The wearable defibrillator
The wearable cardioverter defibrillator is an external defibrillator (including leads and electrode pads) attached to a wearable vest. In France, the reimbursement of this vest has been validated in the post-myocardial infarction period (one month) with LVEF < 30%, or in case of ICD extraction, before endovenous reimplantation, and as a bridge for heart transplantation. It is a class IIB indication (level of evidence C) in the 2015 European Society of Cardiology guidelines in adult patients with poor LV function during a limited period of time (bridge to transplant or transvenous implant, peripartum cardiomyopathy, active myocarditis, and arrhythmias in the early post-myocardial infarction phase). Chung MK et al. reported that 80 sustained ventricular tachycardia (VT) or ventricular fibrillation (VF) events occurred in 59 of 3569 (1.7%) patients wearing the wearable defibrillator (36). The first shock was successful in 76 of 76 (100%) patients with unconscious VT or VF and 79 of 80 (99%) with any VT or VF. The VEST Trial included 2302 patients with acute myocardial infarction, and LVEF below 35%. They were randomly (2 :1) assigned to the device group for 1524 and 778 in the control group (37). Arrhythmic death occurred in 1.6% of the participants in the device group versus 2.4% in the control group (p = 0.15). So, the study failed to demonstrate that the wearable defibrillator was able to significantly lower the rate of the primary outcome of arrhythmic death.

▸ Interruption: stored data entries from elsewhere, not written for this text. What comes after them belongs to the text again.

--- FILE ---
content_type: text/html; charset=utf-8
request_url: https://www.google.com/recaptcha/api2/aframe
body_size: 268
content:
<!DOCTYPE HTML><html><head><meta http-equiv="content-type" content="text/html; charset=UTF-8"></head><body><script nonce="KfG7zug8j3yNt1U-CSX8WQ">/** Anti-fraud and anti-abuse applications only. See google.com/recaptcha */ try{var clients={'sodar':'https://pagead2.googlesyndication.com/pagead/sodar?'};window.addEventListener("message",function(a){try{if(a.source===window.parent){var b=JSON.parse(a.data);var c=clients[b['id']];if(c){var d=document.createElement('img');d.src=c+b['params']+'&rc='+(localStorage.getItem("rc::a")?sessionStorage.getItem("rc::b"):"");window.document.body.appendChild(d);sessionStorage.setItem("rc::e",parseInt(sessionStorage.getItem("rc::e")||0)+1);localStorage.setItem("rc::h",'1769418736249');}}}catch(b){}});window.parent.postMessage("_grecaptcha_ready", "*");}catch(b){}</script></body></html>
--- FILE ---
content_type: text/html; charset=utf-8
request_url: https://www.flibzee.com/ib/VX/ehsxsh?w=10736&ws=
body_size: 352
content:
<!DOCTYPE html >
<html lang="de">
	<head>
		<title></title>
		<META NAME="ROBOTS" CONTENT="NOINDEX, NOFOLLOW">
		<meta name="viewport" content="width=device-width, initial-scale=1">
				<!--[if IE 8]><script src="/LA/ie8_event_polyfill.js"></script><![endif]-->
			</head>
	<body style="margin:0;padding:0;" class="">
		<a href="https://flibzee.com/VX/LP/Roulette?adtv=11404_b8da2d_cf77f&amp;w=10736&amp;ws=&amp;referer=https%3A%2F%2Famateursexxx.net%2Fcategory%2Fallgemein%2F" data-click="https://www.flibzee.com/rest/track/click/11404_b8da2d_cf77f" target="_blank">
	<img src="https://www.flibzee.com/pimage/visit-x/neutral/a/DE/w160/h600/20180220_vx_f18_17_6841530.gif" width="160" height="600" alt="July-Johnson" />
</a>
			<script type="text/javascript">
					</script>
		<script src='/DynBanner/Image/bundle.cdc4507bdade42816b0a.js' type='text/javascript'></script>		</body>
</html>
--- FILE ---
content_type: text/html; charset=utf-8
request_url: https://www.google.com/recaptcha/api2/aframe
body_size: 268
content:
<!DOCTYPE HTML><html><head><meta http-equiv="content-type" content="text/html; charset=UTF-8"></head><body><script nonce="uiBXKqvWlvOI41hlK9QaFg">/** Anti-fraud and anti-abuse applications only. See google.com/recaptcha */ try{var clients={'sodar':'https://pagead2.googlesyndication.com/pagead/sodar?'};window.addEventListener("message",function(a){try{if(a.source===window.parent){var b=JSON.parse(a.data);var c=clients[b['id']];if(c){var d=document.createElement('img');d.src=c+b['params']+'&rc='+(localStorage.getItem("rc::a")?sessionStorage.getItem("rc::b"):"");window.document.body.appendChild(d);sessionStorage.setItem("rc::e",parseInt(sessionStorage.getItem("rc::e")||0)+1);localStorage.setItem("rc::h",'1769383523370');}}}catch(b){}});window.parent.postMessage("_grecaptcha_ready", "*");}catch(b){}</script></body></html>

Technological advances are considerable in the field of cardiac pacing and defibrillation, from the latest venous accesses for implantation, to recent locations for permanent pacing (His bundle pacing), or non-endovenous ICD. Imagination of researchers and device companies seems to be limitless.
Conflict of interest: None to declare
Authorship: S-S.B., F.S., D.S., G.T., D.G.L., M.D., K.H., F.A.B., E.A., N.S., E.F. are equally contributed to preparation of manuscript and fulfilled authorship criteria
Acknowledgement and funding: None to declare
Figure 4. Pictures of a 29 years old woman suffering from arrhythmogenic right ventricular cardiomyopathy, and implanted with an entirely subcutaneous implantable cardioverter defibrillator placed via a two-incision technique. The corresponding fluoroscopic image is also shown with the dedicated subcutaneous fluoroscopic image is shown with the His lead inserted in the ventricular port of the battery (arrow).